Insatisfação com atendimento na emergência obstétrica do Hospital Mantevida - Falta de humanização e analgesia negada

Não respondida
Brasília - DF
06/05/2026 às 17:56
ID: 247913895
Prezados,
Venho, por meio desta, registrar minha insatisfação em relação ao atendimento recebido na emergência obstétrica do Hospital Mantevida, unidade L2 Norte, no dia *****.
Durante minha gestação, recebi comunicações do hospital destacando a proposta de um atendimento humanizado às gestantes, com acolhimento e suporte adequado. No entanto, a experiência vivenciada esteve em desacordo com o que foi divulgado.
Na referida data, cheguei à unidade com 40 semanas de gestação, em trabalho de parto ativo, apresentando contrações regulares.
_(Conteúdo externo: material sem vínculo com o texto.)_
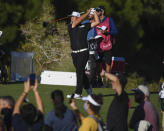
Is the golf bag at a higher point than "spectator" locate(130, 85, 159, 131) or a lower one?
higher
Após aguardar a liberação da equipe obstétrica, fui atendida pela *****. Ressalto que, independentemente de qualquer circunstância, a conduta adotada durante o atendimento foi marcada por frieza, falta de empatia e comunicação pouco acolhedora.
Dei entrada com 7 cm de dilatação, relatei enjoo e solicitei medicação, sendo encaminhada para um box na enfermaria, onde permaneci aproximadamente das 22h às 00h sem receber a medicação solicitada e sem acompanhamento médico adequado.
Por volta das 23h, meu esposo procurou a médica para reforçar o pedido de medicação para enjoo e solicitar analgesia, considerando a intensidade da dor. Fomos informados, de forma direta e sem maiores esclarecimentos, de que o hospital não realizava analgesia, o que nos causou surpresa e insegurança.
Cabe ressaltar que a analgesia durante o trabalho de parto é um direito da gestante, amplamente reconhecido nas diretrizes de assistência obstétrica humanizada. A recusa em ofertar ou, ao menos, avaliar essa possibilidade sem uma justificativa clínica clara, devidamente explicada à paciente, configura falha grave na assistência e pode ser caracterizada como violência obstétrica.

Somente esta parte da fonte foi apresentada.